Background/Aim: Clinical features of patients with COVID-19 have revealed a number of hematological markers associated with in-hospital mortality. In particular, the blood levels of white blood deferential including; lymphocyte, monocyte, and neutrophil counts. A growing evidence shows that ratios among lymphocytes, monocytes, and neutrophils are more accurate to predict mortality than cell count by itself l. For this reason, our main goal was to assess the negative clinical impacts prognostic performance of Monocytes to Lymphocytes ratio (MLR) compared with Monocytes and Lymphocytes counts in mechanically Ventilated Critically I'll COVID-19 Infected Patients.Methods: A retrospective study was conducted in our Royal Medical Services institutions for all mechanically ventilated critically I'll COVID-19 infected patients. An Independent T, Mann Whitney-U, and Chi Square Tests were used to analyze the parametric and non-parametric outcomes’ data. A receiver-operating characteristic was plotted to determine the area under the curve of each tested prognosticator and to identify the optimal cutoff point, sensitivity, specificity, Youden index, accuracy, and positive/negative predictive values.Results: The mean age of the whole study cohort was 58.37±9.96 years, and the Survivors Cohort were insignificantly older than the Non-Survivors Cohort (58.55±9.95 years versus 58.09±10.05 years, respectively, p>0.05).
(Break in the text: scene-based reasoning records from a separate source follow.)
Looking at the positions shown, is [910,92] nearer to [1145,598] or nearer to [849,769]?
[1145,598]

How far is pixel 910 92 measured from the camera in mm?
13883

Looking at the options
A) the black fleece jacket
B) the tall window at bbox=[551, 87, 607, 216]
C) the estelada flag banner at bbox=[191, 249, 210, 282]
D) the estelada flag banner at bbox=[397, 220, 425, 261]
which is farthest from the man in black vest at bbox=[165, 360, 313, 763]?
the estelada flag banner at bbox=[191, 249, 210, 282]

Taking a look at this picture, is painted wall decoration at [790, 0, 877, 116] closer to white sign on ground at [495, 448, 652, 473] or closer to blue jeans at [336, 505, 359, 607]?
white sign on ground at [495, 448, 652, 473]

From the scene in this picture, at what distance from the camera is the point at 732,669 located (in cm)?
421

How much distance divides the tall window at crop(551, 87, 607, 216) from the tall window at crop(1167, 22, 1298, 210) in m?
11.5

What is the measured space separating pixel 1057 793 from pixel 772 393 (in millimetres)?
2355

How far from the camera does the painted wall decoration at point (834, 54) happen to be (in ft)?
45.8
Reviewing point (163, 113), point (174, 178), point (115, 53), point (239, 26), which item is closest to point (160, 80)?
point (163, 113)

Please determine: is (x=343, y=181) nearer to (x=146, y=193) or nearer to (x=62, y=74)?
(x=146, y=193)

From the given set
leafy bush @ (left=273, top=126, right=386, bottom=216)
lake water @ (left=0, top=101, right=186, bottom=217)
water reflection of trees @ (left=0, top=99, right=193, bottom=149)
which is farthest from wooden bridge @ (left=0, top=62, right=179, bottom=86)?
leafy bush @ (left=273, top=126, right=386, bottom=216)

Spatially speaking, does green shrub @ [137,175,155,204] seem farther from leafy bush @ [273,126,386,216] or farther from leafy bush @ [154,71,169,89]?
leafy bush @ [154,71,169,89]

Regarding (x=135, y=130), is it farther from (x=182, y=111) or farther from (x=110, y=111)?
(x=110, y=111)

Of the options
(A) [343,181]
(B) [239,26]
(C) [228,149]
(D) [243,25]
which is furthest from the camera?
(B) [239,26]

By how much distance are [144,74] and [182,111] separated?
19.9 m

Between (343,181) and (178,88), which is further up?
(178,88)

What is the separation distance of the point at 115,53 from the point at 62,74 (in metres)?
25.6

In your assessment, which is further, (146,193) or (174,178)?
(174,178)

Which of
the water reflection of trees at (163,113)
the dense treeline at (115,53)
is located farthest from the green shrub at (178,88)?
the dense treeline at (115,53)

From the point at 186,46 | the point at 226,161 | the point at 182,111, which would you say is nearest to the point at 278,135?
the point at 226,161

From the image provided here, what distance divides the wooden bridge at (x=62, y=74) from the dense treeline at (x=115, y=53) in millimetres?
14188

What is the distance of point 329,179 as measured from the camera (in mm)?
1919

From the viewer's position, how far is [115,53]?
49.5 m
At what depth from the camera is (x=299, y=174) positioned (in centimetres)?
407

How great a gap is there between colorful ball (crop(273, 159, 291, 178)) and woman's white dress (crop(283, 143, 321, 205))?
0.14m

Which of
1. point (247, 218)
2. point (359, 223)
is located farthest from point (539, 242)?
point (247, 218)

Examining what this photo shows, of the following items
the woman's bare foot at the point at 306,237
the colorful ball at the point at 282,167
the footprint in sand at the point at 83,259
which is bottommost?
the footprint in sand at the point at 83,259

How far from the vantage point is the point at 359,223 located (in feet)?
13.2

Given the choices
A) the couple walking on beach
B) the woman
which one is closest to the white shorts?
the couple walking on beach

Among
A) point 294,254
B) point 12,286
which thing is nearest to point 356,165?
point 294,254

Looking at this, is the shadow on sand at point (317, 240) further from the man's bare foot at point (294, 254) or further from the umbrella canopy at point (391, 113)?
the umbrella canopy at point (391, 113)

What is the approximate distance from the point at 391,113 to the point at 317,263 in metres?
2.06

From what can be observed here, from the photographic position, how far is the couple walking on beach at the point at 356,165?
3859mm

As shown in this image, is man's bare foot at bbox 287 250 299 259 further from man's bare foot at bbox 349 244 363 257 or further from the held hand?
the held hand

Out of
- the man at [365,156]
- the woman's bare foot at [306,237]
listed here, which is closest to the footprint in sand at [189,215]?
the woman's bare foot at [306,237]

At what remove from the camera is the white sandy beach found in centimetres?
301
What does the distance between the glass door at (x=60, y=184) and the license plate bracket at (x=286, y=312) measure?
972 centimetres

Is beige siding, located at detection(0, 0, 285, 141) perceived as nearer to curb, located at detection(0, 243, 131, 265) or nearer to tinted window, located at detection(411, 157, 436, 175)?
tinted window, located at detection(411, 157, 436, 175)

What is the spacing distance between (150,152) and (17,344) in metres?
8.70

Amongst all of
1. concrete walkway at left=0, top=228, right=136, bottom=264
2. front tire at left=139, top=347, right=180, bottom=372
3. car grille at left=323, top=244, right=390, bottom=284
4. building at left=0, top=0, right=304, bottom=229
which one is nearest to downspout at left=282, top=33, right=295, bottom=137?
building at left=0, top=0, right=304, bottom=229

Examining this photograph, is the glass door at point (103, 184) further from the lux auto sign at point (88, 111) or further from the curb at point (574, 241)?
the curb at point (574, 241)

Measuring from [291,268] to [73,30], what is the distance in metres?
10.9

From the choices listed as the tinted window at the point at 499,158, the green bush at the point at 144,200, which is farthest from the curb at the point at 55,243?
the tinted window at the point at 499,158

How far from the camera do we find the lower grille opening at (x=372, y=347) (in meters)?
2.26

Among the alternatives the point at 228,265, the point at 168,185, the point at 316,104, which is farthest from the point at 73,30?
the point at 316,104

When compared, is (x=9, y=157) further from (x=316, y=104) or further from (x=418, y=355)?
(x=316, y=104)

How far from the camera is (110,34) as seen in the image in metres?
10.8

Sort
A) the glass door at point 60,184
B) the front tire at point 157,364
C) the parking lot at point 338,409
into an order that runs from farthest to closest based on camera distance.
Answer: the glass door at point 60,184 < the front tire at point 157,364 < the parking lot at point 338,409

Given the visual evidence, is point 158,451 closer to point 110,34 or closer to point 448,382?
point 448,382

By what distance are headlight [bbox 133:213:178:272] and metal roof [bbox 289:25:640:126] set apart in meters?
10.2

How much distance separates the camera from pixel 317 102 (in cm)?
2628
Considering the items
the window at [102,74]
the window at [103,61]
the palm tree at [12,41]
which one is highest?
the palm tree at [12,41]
Significantly, males were distributed in the study in approximately a 2: 1 ratio compared to females. Overall 28-day ICU mortality was detected in 94 (48.70%) during an average of 12.40±4.79 days of ICU length of stay. Haematologically, the monocytes count and their ratio to lymphocytes count were significantly lower in the Survivors Cohort compared with Non-Survivors Cohort (1108±112 cells/µl and 0.25±0.10 versus 2550±421 cells/µl and 0.89±0.19, respectively, p<0.05). Conversely, the count of lymphocytes was significantly higher in the Survivors Cohort compared with Non-Survivors Cohort (4410±422 cells/µl versus and 2866±210 cells/µl, respectively, p<0.05). Conclusion: In this study, we concluded that the increasing of monocytes count and monocytes to lymphocytes ratio or decreasing lymphocytes count in COVID-19 infected patients, especially the mechanically ventilated critically ill cohort, could be potentially used for their reasonable performances and prediction utility in early identification and stratification of COVID-19 infected patient’s severities.